Catholic AI: putting these principles to work

Catholic AI is one attempt to design an AI tool consistent with the Church\'s teaching. Sources are transparent — the Catechism, the Church Fathers, Aquinas, papal documents. The app defers to the Magisterium and to a priest for matters requiring pastoral judgment. It is member-funded, not advertiser-funded, to avoid commercial conflicts with its mission. And its goal is to serve Catholic faith formation, prayer, and Scripture study — concrete goods for the human person and the Church.

Frequently Asked Questions

Has the Pope spoken about artificial intelligence?

Yes. Pope Francis addressed the G7 leaders on artificial intelligence in June 2024, the first time a Pope had done so, calling for AI to be developed with ethical safeguards and human dignity at its center. He has spoken about AI in multiple World Day of Peace messages and has consistently emphasized that AI must serve, not replace, the human person.

What is the Rome Call for AI Ethics?

The Rome Call for AI Ethics is a document promoted by the Pontifical Academy for Life and signed by major technology companies and institutions. It calls for AI to be transparent, inclusive, accountable, impartial, reliable, and respectful of privacy — principles known as "algorethics." It is one of the most significant Catholic-led contributions to the global conversation on AI ethics.

What is "Antiqua et Nova"?

"Antiqua et Nova" ("Ancient and New") is a 2025 note from the Dicastery for the Doctrine of the Faith and the Dicastery for Culture and Education on the relationship between artificial intelligence and human intelligence. It affirms that AI is a remarkable product of human ingenuity but must be governed by ethical principles rooted in the dignity of the human person.
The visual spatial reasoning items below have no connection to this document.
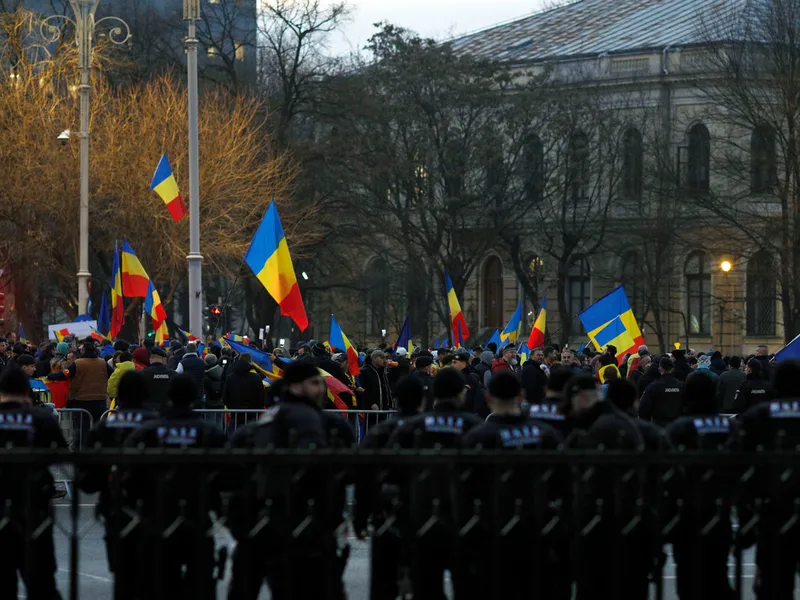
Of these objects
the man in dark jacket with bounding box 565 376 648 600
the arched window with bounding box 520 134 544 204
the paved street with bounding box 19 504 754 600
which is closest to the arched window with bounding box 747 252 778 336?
the arched window with bounding box 520 134 544 204

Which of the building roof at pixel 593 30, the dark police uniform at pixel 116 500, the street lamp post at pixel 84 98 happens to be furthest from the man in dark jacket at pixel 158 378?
the building roof at pixel 593 30

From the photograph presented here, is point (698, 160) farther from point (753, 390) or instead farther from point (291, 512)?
point (291, 512)

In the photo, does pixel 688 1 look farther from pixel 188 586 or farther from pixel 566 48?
pixel 188 586

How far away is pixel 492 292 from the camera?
65125 millimetres

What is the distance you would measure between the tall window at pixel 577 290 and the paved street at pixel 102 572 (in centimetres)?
4537

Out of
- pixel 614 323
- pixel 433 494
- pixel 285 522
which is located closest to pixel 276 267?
pixel 614 323

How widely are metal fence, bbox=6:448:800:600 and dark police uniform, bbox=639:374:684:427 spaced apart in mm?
9065

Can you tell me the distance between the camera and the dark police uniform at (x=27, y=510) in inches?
314

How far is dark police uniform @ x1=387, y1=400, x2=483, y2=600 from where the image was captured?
848cm

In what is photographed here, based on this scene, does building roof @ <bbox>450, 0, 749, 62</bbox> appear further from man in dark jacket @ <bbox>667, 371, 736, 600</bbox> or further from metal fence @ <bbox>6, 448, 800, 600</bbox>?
metal fence @ <bbox>6, 448, 800, 600</bbox>

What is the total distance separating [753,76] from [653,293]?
10.3 metres

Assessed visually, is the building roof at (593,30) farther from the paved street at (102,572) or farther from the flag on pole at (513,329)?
the paved street at (102,572)

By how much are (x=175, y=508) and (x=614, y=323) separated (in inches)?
689

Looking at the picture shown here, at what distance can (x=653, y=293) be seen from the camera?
53.0 m
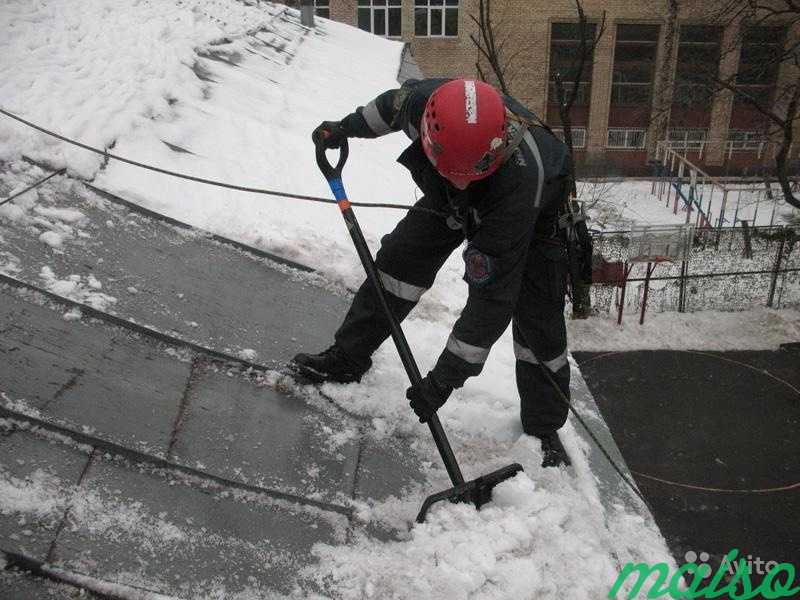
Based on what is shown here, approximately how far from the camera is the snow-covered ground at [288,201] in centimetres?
213

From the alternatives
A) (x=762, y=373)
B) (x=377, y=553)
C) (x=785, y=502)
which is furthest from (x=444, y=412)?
(x=762, y=373)

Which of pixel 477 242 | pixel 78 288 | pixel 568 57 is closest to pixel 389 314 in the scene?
pixel 477 242

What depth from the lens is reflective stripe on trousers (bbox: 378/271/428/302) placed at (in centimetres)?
280

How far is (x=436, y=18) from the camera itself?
78.7 feet

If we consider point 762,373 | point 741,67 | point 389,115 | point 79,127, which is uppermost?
point 389,115

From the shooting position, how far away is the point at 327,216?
421 cm

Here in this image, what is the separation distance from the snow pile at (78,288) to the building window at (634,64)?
25.0m

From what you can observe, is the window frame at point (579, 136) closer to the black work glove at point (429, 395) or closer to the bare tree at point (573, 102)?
the bare tree at point (573, 102)

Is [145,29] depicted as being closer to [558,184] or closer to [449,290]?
[449,290]

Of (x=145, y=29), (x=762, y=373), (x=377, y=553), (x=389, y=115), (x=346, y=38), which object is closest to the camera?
(x=377, y=553)

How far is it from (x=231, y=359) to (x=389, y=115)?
1.28 meters

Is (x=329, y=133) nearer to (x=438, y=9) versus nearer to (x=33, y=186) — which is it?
(x=33, y=186)

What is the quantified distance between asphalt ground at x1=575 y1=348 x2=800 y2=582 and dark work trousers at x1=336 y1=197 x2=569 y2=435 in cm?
420

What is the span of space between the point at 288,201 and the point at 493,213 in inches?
88.3
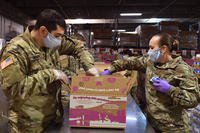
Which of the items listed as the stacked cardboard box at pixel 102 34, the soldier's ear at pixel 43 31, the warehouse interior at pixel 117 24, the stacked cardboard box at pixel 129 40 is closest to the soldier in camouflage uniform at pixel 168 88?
the warehouse interior at pixel 117 24

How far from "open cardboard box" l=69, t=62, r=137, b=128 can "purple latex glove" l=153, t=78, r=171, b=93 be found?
507mm

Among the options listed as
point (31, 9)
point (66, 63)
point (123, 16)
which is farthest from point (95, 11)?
point (66, 63)

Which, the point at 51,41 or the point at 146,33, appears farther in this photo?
the point at 146,33

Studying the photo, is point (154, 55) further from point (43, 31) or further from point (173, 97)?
point (43, 31)

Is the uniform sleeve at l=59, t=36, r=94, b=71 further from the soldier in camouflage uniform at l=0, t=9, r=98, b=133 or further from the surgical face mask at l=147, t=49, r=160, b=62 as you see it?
the surgical face mask at l=147, t=49, r=160, b=62

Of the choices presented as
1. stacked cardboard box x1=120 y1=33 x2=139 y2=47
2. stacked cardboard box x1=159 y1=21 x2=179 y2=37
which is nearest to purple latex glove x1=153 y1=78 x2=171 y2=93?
stacked cardboard box x1=159 y1=21 x2=179 y2=37

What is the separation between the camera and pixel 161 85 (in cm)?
209

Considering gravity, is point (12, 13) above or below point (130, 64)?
above

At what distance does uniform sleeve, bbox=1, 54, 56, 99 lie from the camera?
5.09 feet

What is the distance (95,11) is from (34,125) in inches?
361

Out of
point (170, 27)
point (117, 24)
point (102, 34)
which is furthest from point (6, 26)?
point (170, 27)

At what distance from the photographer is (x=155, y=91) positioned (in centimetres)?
228

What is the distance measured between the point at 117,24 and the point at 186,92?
806 centimetres

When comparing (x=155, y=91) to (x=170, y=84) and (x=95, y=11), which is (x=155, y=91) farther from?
(x=95, y=11)
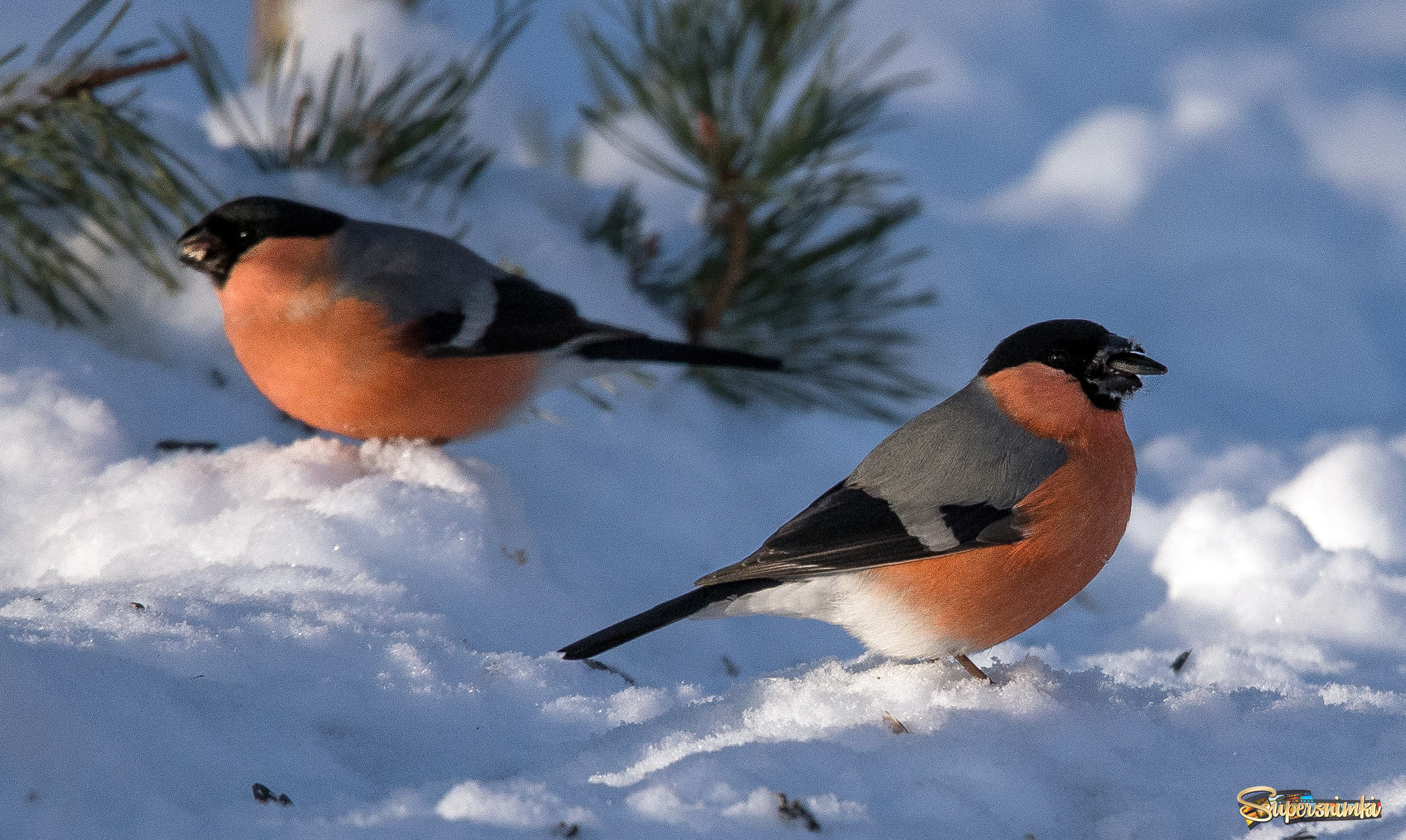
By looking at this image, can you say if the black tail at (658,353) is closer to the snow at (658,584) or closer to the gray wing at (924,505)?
the snow at (658,584)

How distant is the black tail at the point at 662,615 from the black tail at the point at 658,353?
1.11m

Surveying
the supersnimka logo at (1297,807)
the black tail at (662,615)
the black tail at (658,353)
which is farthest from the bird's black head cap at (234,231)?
the supersnimka logo at (1297,807)

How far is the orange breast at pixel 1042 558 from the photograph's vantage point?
2.28 meters

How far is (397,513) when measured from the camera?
2.92m

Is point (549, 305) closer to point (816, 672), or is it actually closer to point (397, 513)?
point (397, 513)

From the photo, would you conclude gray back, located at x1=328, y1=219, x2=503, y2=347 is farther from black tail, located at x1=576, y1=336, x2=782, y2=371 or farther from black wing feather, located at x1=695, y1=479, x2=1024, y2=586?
black wing feather, located at x1=695, y1=479, x2=1024, y2=586

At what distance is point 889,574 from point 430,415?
146 cm

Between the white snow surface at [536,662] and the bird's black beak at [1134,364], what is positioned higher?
the bird's black beak at [1134,364]

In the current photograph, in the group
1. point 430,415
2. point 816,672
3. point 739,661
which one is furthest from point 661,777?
point 430,415

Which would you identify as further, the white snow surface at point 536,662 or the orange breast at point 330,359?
the orange breast at point 330,359

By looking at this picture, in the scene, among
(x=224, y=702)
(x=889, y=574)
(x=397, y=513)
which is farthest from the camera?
(x=397, y=513)

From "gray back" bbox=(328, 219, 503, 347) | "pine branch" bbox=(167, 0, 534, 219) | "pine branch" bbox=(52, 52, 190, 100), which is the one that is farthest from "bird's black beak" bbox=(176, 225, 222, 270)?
"pine branch" bbox=(167, 0, 534, 219)

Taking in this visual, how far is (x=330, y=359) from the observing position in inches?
125

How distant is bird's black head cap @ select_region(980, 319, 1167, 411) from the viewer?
2443mm
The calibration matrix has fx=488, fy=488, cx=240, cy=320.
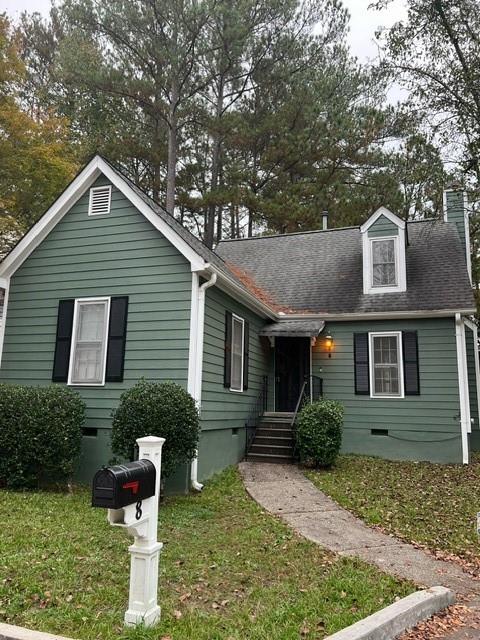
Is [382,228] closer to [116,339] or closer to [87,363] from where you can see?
[116,339]

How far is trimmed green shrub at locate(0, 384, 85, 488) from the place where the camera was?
282 inches

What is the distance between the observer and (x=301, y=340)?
1211 centimetres

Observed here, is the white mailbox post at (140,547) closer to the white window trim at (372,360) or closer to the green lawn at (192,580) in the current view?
the green lawn at (192,580)

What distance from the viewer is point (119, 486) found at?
292cm

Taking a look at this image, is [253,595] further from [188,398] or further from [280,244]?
[280,244]

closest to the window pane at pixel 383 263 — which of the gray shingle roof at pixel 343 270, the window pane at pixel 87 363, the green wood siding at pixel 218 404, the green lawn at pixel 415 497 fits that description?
the gray shingle roof at pixel 343 270

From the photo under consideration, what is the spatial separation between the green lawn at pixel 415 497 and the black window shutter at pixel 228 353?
2.22m

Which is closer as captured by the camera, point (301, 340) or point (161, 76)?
point (301, 340)

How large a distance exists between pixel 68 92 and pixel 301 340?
14019 millimetres

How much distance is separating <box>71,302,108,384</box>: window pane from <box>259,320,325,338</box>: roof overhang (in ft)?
12.8

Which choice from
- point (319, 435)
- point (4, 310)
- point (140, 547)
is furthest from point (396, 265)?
point (140, 547)

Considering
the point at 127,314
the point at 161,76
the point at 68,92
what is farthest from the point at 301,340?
the point at 68,92

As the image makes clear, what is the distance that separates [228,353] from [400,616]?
6.09m

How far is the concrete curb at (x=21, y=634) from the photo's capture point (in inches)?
113
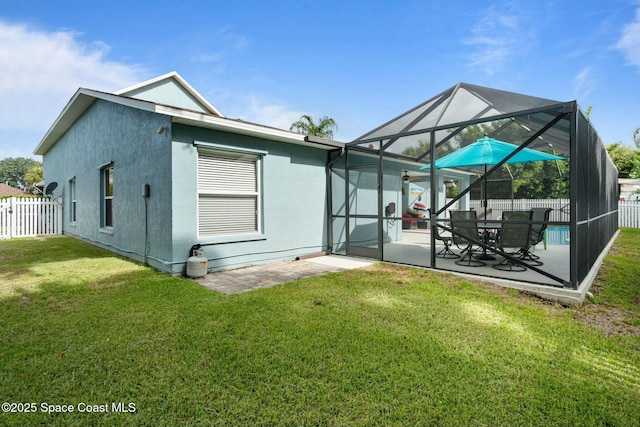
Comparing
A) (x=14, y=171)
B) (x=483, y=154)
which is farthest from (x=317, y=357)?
(x=14, y=171)

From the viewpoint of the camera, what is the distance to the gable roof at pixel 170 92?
1675cm

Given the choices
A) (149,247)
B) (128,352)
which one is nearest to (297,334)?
(128,352)

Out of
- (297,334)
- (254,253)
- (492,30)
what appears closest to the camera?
(297,334)

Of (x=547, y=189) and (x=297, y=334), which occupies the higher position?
(x=547, y=189)

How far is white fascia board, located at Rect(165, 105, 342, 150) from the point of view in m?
5.10

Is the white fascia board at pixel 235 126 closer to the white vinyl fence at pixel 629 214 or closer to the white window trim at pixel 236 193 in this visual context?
the white window trim at pixel 236 193

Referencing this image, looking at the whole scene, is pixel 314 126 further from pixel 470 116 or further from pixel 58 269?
pixel 58 269

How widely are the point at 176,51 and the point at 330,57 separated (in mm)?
7139

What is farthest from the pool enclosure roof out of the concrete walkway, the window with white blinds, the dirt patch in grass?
the concrete walkway

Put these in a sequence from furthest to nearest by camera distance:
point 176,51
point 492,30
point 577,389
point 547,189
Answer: point 176,51
point 547,189
point 492,30
point 577,389

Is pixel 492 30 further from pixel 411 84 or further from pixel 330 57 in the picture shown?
pixel 330 57

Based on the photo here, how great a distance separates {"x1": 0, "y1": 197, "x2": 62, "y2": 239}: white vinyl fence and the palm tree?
14.8m

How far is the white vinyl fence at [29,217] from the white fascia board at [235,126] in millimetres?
11262

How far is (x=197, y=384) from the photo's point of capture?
7.42 ft
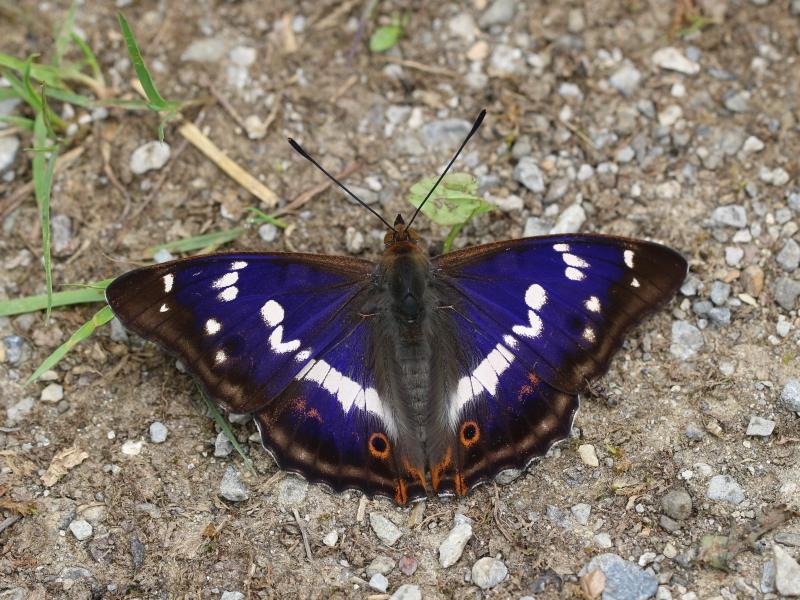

Does the Church oppose artificial intelligence?

No. The Church does not oppose AI. The Catholic tradition has long recognized technology as a fruit of human reason and an extension of the call to cultivate creation. The Church's concern is not with AI as such but with how AI is developed and used: whether it serves human dignity, the common good, the poor, the unborn, and the truth — or whether it diminishes them.

How does Catholic AI relate to Church teaching on AI?

Catholic AI is an attempt to put Catholic principles into practice in the design of an AI tool: transparency about sources, alignment with Catholic teaching, respect for the role of the Magisterium, and deference to human pastoral judgment on matters that require it. The app is offered as one concrete example of how AI can serve the life of the Church when grounded in authentic Catholic sources.